● **Your objective**
Reproduce each record exactly, but exclude every picture.

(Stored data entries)
==================================================

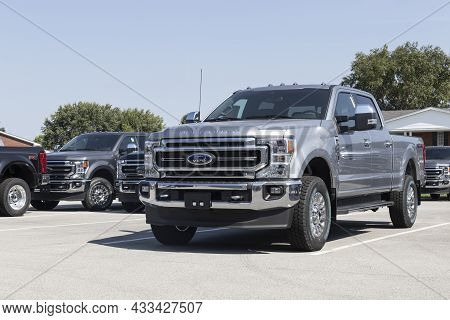 Kokomo - Circa September 2021: Ford F-350 Display At A Dealership. The Ford F350 Is Available In Xl,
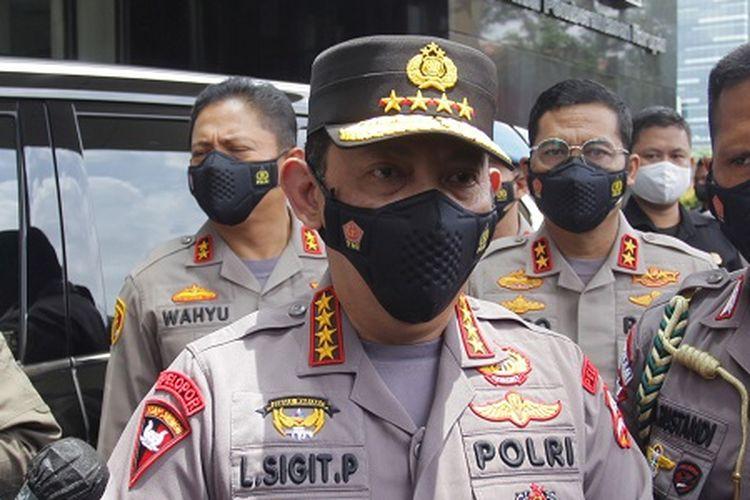 Kapolri Jenderal Pol Listyo Sigit Prabowo (tengah) menjawab pertanyaan wartawan saat tiba di Gedung KPK, Jakarta, Selasa (9/2/2021).  Kedatangan Kapolri yang disambut Ketua KPK Firli Bahuri, untuk silaturahmi dan membahas sinergi Polri dan KPK  ANTARA FOTO/ Reno Esnir/hp.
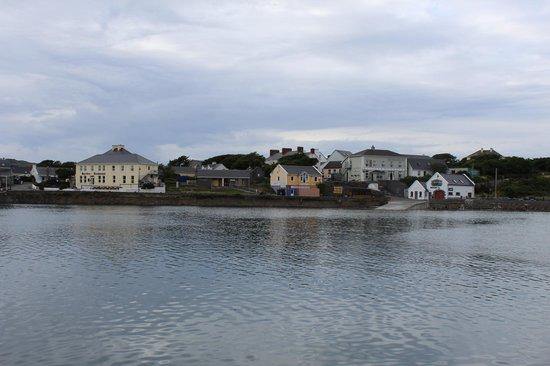 Kilronan Hostel : View of Kilronan Village from dock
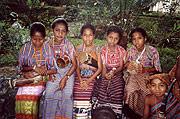 Dili children in traditional costume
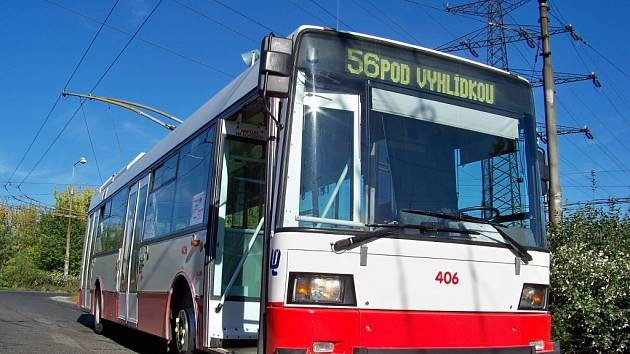 Po Ústí se prohání nový trolejbus.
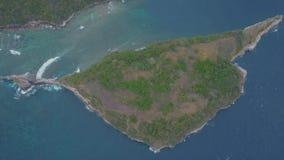 Vista aérea de la playa hermosa de Atuh Olas oceánicas azules, montañas y pequeñas islas almacen de video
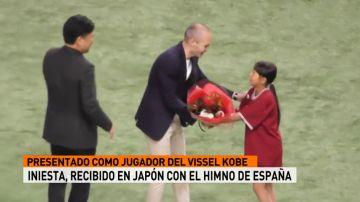 Andrés Iniesta, recibido con el himno de España en Japón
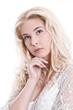 Portrait Frau jung und blond - verträumt und verliebt
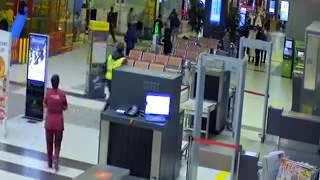 Мужчина въехал в терминал аэропорта в Казани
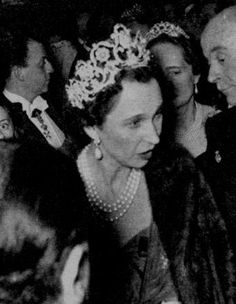 Queen Marie José of Italy wears the Queen Margherita Musy Tiara She's also wearing big pearl and diamond earrings and a three-strand pearl necklace. Royal Crowns, Royal Tiaras, Crown Royal, Tiaras And Crowns, Adele, Pearl And Diamond Earrings, Pearl Necklace, French Royalty, Royal Monarchy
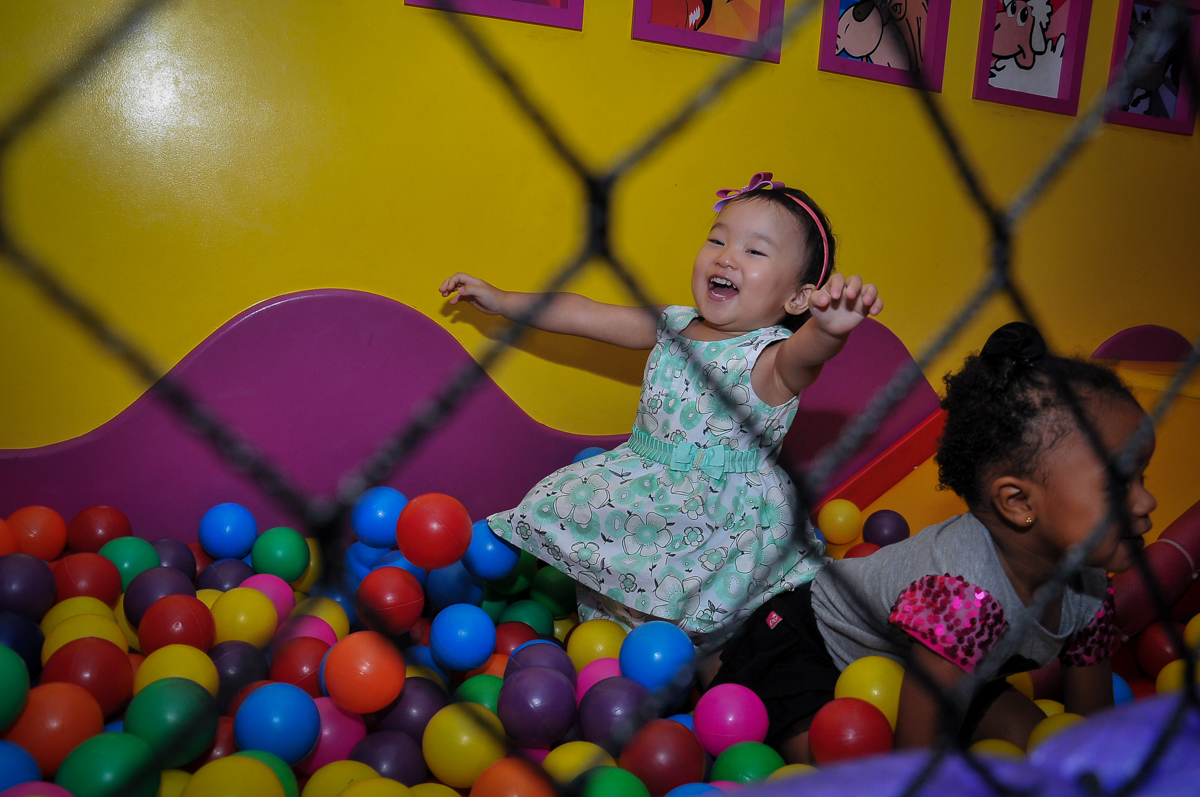 mergulho na piscina de bolinas no Buffet Megauê, Moema, SP, festa de aniversário infantil de Eduardo 5 anos, tema da festa Weloween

==================================================

● **Result for this task**
 Kokomo - Circa September 2021: Ford F-350 Display At A Dealership. The Ford F350 Is Available In Xl,
 Kapolri Jenderal Pol Listyo Sigit Prabowo (tengah) menjawab pertanyaan wartawan saat tiba di Gedung KPK, Jakarta, Selasa (9/2/2021).  Kedatangan Kapolri yang disambut Ketua KPK Firli Bahuri, untuk silaturahmi dan membahas sinergi Polri dan KPK  ANTARA FOTO/ Reno Esnir/hp.
 Kilronan Hostel : View of Kilronan Village from dock
 Dili children in traditional costume
 Po Ústí se prohání nový trolejbus.
 Vista aérea de la playa hermosa de Atuh Olas oceánicas azules, montañas y pequeñas islas almacen de video
 Andrés Iniesta, recibido con el himno de España en Japón
 Portrait Frau jung und blond - verträumt und verliebt
 Мужчина въехал в терминал аэропорта в Казани
 Queen Marie José of Italy wears the Queen Margherita Musy Tiara She's also wearing big pearl and diamond earrings and a three-strand pearl necklace. Royal Crowns, Royal Tiaras, Crown Royal, Tiaras And Crowns, Adele, Pearl And Diamond Earrings, Pearl Necklace, French Royalty, Royal Monarchy
 mergulho na piscina de bolinas no Buffet Megauê, Moema, SP, festa de aniversário infantil de Eduardo 5 anos, tema da festa Weloween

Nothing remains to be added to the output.